**과제:**
아래 MongoDB Text Index에 관한 글을 읽고, MongoDB가 collection당 text index를 최대 몇 개까지 허용하는지 답하세요.

**제공된 글:**

= = = = = = =

2025년 10월 31일 작성

MongoDB Text Index - 전문 검색을 위한 색인

Text Index는 자연어 검색을 지원하여 문서 내의 단어와 구문을 효율적으로 찾을 수 있게 합니다.

Text Index : 자연어 검색을 위한 특수 색인

text index는 문자열 field에서 전문 검색(full-text search)을 수행하기 위한 특수한 index입니다.
- 자연어 처리 기능을 제공하여 단어, 구문, 문장을 효율적으로 검색할 수 있습니다.
text index는 단순 문자열 일치 검색과 달리 형태소 분석과 언어별 최적화를 지원합니다.
- 검색어를 tokenizing하고 stemming을 적용하여 더 정확한 검색 결과를 제공합니다.
MongoDB는 collection당 최대 하나의 text index만 허용합니다.
- 단, 여러 field를 포함하는 복합 text index는 생성할 수 있습니다.

Text Index의 필요성

text index는 stemming(어간 추출), stop words 제거, 언어별 tokenizing 등의 자연어 처리(NLP)를 통해 일반 index로는 구현할 수 없는 의미 기반의 검색을 가능하게 합니다.

= = = = = = =

**데이터 내용:**
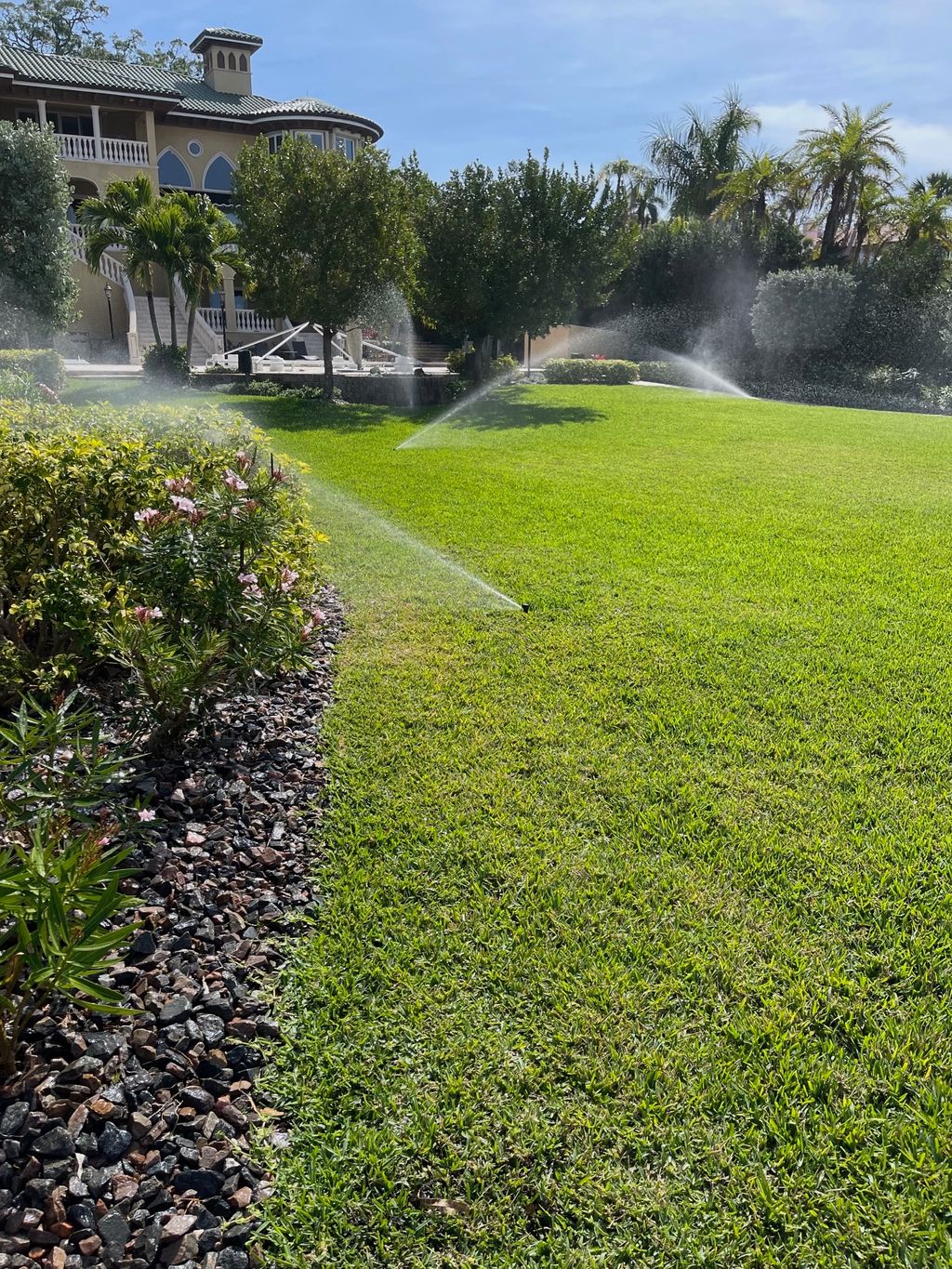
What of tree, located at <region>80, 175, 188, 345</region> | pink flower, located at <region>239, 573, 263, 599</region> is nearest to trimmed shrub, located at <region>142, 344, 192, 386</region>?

= = = = = = =

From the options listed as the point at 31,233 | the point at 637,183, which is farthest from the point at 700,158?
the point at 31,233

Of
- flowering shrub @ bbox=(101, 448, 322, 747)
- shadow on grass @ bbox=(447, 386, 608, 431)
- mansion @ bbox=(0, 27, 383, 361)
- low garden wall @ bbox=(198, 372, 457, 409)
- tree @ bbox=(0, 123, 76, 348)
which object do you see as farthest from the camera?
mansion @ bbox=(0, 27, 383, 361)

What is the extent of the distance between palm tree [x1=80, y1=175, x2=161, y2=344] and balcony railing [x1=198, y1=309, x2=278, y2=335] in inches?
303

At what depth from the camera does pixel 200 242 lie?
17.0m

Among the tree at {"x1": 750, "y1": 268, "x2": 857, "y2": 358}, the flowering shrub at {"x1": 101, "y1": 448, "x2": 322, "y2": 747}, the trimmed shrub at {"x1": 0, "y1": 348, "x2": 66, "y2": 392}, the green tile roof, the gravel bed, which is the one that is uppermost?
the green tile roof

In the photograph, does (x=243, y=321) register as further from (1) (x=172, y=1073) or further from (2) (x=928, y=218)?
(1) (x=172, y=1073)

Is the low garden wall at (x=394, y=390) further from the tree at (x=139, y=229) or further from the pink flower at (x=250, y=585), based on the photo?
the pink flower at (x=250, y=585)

= = = = = = =

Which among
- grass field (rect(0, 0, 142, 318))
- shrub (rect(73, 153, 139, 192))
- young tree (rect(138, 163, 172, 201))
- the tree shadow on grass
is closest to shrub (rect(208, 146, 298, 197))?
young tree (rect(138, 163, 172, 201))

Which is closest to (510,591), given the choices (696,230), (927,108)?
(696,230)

= = = = = = =

**실습 결과:**
collection당 최대 하나의 text index만 허용합니다.